WORK TASK:
Provide the number of lines below containing the word "United", without any other words.

------ LISTED ENTRIES ------

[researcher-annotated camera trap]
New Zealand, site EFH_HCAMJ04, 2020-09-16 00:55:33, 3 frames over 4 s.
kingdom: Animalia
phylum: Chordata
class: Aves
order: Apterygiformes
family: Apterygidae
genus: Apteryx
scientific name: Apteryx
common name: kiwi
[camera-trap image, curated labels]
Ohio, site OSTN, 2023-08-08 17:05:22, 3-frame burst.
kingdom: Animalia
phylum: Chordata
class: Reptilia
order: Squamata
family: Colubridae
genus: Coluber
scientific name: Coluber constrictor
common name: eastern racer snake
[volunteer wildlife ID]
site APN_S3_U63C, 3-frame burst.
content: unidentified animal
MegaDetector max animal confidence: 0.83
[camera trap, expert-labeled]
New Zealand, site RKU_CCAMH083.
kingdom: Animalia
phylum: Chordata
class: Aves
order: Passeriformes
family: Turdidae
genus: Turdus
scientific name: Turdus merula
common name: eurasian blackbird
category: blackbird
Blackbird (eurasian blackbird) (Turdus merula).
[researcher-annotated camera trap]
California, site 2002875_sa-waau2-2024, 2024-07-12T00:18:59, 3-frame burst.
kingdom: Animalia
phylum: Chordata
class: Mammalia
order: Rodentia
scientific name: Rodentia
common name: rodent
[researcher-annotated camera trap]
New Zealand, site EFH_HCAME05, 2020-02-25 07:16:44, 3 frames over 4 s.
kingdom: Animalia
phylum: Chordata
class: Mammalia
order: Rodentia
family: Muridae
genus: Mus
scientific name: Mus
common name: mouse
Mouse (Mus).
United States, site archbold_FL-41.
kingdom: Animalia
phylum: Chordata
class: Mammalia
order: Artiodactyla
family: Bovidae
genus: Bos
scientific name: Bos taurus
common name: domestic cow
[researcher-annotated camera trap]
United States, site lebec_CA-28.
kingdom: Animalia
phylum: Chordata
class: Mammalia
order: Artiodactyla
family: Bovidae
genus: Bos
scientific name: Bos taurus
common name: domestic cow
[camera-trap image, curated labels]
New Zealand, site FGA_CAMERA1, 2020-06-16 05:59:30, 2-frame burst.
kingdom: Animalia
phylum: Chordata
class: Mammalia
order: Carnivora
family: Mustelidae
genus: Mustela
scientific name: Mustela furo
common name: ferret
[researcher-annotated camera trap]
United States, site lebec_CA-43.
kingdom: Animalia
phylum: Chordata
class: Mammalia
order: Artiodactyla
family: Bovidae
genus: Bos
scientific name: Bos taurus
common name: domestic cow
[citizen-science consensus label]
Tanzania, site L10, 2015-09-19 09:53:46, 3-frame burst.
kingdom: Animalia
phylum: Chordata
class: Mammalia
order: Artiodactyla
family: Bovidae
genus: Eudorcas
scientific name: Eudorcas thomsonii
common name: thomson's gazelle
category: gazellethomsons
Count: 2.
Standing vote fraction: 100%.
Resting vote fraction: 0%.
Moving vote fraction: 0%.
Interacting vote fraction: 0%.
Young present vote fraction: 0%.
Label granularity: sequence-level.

------

RESPONSE FOR THIS EXERCISE:
3